# Power to the Pigeons



## TerriB (Nov 16, 2003)

We recently added a light switch and outlet to the coop (Hooray!!!!). We attached a small handheld vacuum along the lower wall, so it would be more convenient to clean up the feather dust.

The past few mornings, the vacuum has been knocked askew. I finally figured out that Walter is trying to oust the intruder from his territory. I'd better check if the warranty covers pigeon attack.


----------



## upcd (Mar 12, 2005)

*Silly Bird*

Siily bird vaccum cleaners are for people. However I guess people have to find a new place for thier vaccums.

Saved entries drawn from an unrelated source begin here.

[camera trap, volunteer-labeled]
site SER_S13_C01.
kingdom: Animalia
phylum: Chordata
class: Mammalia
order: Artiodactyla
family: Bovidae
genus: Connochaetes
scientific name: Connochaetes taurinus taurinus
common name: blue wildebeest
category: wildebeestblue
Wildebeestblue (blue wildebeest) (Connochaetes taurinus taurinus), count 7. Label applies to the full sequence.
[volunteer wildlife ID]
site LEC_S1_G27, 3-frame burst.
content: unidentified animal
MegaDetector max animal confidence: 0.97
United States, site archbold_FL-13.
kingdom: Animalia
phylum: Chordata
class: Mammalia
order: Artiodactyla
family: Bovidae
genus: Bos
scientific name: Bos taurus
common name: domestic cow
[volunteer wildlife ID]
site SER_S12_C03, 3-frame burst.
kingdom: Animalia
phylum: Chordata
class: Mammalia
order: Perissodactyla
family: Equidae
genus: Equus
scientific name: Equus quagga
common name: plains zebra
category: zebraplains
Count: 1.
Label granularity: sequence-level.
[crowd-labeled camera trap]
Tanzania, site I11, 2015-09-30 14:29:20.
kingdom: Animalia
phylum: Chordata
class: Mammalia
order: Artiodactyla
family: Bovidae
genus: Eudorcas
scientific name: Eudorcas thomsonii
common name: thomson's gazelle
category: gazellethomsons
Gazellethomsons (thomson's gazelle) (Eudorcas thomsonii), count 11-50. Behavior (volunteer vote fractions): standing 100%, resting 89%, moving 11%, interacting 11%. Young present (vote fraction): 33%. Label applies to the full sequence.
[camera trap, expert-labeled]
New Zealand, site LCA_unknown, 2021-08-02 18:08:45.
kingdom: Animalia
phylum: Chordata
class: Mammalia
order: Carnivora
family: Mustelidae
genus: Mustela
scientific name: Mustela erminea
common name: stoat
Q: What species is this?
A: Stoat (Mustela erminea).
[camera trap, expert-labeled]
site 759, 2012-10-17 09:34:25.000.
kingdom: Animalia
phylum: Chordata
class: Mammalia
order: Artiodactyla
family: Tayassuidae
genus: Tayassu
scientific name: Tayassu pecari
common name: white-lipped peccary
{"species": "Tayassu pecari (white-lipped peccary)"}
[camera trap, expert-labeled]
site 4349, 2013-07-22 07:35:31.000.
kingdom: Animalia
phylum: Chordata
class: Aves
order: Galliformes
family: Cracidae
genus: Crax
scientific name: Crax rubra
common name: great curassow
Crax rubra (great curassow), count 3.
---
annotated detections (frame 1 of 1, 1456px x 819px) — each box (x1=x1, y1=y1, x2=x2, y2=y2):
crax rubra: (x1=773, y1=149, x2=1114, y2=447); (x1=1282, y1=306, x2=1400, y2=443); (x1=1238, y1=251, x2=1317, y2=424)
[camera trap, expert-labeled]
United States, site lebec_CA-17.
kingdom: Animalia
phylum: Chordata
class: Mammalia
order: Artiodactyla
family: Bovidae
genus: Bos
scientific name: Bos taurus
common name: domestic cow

HA HA


----------



## Reti (Jul 20, 2003)

Maybe he doesn't like the vacuum cleaner taking up fron HIS space.

Reti


----------



## alaska (Mar 17, 2005)

I can see how Walter is getting confused, your little vacuum is probably very similar in shape and appearance to a pigeon.
Walter sounds like he is very territorial, I have a pigeon Ash that is similar and he will not allow anything in his loft without alot of cooing and head bowing, even me!
This is a great post on pigeon behaviour, thanks for posting


----------



## Lin Hansen (Jan 9, 2004)

Hi Terri,

When it comes to tampering with objects in "their" territory, looks like Walter is trying to outdo Cynthia's Snowflake:
http://www.pigeons.biz/forums/showthread.php?t=9646

These boys sure are something, aren't they?

Linda


----------